BEGIN Data provided

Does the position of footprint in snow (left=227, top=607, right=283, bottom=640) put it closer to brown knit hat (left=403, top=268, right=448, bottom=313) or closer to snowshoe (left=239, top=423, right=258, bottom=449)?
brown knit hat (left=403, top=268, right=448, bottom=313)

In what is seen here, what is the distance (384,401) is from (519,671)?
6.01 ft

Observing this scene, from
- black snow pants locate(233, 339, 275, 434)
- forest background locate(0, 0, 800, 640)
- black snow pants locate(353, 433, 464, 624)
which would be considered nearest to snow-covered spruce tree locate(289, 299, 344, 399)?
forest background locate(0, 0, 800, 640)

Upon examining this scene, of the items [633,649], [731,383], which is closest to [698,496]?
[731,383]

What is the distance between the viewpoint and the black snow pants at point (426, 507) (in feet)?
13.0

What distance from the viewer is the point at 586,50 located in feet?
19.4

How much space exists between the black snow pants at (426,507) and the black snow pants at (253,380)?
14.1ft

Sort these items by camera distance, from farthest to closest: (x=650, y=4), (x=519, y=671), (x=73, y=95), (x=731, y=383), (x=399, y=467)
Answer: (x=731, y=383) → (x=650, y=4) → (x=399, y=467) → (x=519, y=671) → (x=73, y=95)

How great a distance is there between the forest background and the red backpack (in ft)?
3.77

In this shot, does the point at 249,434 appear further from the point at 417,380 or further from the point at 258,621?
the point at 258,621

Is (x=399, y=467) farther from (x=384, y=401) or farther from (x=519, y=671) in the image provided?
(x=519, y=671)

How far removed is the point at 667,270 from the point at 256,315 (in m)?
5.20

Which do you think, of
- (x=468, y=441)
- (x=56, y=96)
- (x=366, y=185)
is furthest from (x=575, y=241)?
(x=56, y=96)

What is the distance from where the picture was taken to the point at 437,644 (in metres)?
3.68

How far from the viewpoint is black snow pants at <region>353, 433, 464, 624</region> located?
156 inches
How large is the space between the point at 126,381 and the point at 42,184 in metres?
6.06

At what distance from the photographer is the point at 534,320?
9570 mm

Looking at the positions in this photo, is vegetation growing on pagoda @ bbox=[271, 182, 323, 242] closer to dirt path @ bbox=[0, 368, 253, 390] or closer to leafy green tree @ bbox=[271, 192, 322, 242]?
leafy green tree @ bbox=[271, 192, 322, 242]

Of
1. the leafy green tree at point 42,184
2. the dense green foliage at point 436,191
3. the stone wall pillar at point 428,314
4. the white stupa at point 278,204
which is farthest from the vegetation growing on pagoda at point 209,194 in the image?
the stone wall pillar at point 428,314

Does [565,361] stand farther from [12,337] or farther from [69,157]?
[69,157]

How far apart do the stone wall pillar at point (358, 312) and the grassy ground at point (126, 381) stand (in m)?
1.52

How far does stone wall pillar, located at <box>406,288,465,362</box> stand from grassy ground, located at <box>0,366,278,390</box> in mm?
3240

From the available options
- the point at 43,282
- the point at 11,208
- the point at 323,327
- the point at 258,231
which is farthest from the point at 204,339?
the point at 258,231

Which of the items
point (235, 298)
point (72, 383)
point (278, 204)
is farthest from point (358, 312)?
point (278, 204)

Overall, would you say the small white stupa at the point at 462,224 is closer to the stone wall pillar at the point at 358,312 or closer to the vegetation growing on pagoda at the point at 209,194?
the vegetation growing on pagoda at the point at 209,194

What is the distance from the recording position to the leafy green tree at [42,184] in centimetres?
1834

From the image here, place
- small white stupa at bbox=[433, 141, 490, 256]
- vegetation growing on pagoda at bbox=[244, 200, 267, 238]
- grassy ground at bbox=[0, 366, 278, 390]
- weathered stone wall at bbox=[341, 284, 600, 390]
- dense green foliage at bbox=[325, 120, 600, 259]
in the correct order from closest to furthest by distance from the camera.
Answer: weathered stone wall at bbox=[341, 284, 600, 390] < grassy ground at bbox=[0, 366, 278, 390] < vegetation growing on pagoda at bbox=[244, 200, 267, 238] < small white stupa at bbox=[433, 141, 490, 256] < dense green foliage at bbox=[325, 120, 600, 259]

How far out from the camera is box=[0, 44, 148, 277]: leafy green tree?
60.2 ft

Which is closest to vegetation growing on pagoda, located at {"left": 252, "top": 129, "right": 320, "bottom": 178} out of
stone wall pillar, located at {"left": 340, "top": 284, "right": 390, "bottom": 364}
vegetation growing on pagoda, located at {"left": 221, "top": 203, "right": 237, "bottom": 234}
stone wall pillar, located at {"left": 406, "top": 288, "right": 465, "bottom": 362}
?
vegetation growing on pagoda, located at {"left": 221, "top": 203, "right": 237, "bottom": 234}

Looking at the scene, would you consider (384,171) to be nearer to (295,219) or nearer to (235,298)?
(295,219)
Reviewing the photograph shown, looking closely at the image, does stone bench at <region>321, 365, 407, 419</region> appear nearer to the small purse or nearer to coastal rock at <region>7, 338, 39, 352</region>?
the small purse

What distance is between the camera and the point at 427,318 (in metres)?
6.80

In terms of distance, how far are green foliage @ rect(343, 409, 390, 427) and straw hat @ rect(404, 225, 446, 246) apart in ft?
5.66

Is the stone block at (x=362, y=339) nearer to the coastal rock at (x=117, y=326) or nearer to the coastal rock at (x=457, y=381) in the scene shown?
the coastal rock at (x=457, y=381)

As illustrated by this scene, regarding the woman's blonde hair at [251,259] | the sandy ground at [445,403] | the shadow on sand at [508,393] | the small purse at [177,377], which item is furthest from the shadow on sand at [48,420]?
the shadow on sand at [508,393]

END Data provided

- Requirement: Repeat exactly the lines starting at the line with "How far out" and ending with the final line of the entries. Include nothing else.

- The result:
How far out from the camera is box=[0, 44, 148, 277]: leafy green tree?
60.2 ft

Which is closest to vegetation growing on pagoda, located at {"left": 252, "top": 129, "right": 320, "bottom": 178} out of
stone wall pillar, located at {"left": 340, "top": 284, "right": 390, "bottom": 364}
vegetation growing on pagoda, located at {"left": 221, "top": 203, "right": 237, "bottom": 234}
stone wall pillar, located at {"left": 406, "top": 288, "right": 465, "bottom": 362}
?
vegetation growing on pagoda, located at {"left": 221, "top": 203, "right": 237, "bottom": 234}

Looking at the scene, would you consider (384,171) to be nearer to (295,219) or nearer to (235,298)?
(295,219)
Reviewing the photograph shown, looking closely at the image, does stone bench at <region>321, 365, 407, 419</region> appear nearer to the small purse or nearer to coastal rock at <region>7, 338, 39, 352</region>?
the small purse

What distance is between the camera and the point at 427,318 (in metres)?
6.80

In terms of distance, how far are green foliage @ rect(343, 409, 390, 427) and straw hat @ rect(404, 225, 446, 246) apart in ft?
5.66

Is the stone block at (x=362, y=339) nearer to the coastal rock at (x=117, y=326) or nearer to the coastal rock at (x=457, y=381) in the scene shown?
the coastal rock at (x=457, y=381)

As illustrated by this scene, regarding the woman's blonde hair at [251,259] | the sandy ground at [445,403] | the shadow on sand at [508,393] | the small purse at [177,377], which item is furthest from the shadow on sand at [48,420]?
the shadow on sand at [508,393]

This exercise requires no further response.